Begin with the line containing "Which of the" and copy each line exactly through the last line of the entries, inclusive.

* DATA *
==*==

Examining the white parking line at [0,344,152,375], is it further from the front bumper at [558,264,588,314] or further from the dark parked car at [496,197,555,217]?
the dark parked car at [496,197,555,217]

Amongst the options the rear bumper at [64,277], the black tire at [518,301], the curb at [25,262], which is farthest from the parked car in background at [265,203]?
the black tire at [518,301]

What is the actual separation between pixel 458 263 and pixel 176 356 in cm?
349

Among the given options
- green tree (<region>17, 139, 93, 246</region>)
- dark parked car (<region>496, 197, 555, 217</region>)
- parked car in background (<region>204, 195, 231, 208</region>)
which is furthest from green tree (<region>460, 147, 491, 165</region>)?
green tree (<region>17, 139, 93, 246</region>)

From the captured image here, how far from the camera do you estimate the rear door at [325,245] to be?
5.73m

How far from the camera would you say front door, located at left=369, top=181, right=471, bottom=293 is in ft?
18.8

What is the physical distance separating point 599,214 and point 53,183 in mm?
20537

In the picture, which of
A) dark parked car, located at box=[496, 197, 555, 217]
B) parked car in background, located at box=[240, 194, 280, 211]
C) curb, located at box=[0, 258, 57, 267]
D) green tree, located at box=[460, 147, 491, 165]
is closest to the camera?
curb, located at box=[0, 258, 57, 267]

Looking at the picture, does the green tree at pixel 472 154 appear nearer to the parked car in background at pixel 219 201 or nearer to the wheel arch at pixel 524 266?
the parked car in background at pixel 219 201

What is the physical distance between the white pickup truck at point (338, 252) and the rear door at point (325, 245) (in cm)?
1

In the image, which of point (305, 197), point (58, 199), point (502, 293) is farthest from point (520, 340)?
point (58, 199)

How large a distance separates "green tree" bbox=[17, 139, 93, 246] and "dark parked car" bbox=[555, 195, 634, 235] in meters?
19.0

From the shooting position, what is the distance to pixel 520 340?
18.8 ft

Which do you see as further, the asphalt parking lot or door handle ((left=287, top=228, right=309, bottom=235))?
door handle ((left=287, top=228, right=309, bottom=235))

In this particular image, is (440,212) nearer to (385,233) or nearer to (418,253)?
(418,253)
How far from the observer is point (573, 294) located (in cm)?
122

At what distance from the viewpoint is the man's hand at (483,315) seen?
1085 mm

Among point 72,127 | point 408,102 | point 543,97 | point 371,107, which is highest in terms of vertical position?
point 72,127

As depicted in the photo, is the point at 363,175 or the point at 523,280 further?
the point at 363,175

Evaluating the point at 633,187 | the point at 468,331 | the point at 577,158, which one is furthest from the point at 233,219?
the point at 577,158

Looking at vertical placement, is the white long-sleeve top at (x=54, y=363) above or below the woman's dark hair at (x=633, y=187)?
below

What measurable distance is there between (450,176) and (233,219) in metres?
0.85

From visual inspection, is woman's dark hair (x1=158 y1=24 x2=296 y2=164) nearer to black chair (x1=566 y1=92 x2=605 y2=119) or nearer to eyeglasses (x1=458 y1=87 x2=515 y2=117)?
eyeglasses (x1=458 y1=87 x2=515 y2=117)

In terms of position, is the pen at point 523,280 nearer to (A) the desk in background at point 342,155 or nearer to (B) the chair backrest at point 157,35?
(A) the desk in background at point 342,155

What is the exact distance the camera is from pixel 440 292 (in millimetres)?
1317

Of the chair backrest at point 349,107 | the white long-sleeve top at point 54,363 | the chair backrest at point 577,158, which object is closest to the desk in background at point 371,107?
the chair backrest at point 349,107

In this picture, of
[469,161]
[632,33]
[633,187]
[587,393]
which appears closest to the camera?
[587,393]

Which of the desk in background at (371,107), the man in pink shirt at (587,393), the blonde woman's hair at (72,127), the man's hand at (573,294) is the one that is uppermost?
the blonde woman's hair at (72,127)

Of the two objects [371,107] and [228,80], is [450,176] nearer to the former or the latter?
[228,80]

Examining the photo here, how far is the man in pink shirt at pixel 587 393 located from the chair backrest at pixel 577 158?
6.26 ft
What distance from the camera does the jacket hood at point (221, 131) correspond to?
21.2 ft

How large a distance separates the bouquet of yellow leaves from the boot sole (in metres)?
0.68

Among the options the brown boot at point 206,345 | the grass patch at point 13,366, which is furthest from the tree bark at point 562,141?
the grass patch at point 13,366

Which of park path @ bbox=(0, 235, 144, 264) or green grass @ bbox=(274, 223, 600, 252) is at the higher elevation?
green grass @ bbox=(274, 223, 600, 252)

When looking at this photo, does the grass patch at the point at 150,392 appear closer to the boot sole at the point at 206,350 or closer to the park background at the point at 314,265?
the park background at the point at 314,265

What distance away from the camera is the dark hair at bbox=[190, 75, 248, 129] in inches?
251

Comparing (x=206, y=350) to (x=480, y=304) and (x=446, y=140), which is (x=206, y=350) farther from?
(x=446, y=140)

==*==

* ANSWER TO THE TASK *
Which of the desk in background at (371,107), the man in pink shirt at (587,393), the blonde woman's hair at (72,127), the man's hand at (573,294) is the one that is uppermost?
the blonde woman's hair at (72,127)

Of the two objects [371,107] and [228,80], is [450,176] nearer to the former or the latter?
[228,80]

Examining the photo here, how far is the man in pink shirt at pixel 587 393 located from the chair backrest at pixel 577 158?
6.26 ft
What distance from the camera does the jacket hood at point (221, 131) correspond to?
21.2 ft

How large a distance separates the bouquet of yellow leaves from the boot sole (in metres)?
0.68

Among the options the brown boot at point 206,345 | the grass patch at point 13,366, which is furthest from the tree bark at point 562,141?
the grass patch at point 13,366

Which of park path @ bbox=(0, 235, 144, 264) or green grass @ bbox=(274, 223, 600, 252) is at the higher elevation?
green grass @ bbox=(274, 223, 600, 252)

When looking at this photo, does the grass patch at the point at 150,392 appear closer to the boot sole at the point at 206,350 or closer to the park background at the point at 314,265?
the park background at the point at 314,265

What distance away from the camera is the dark hair at bbox=[190, 75, 248, 129] in inches?
251

Comparing (x=206, y=350) to (x=480, y=304) and (x=446, y=140), which is (x=206, y=350) farther from?
(x=446, y=140)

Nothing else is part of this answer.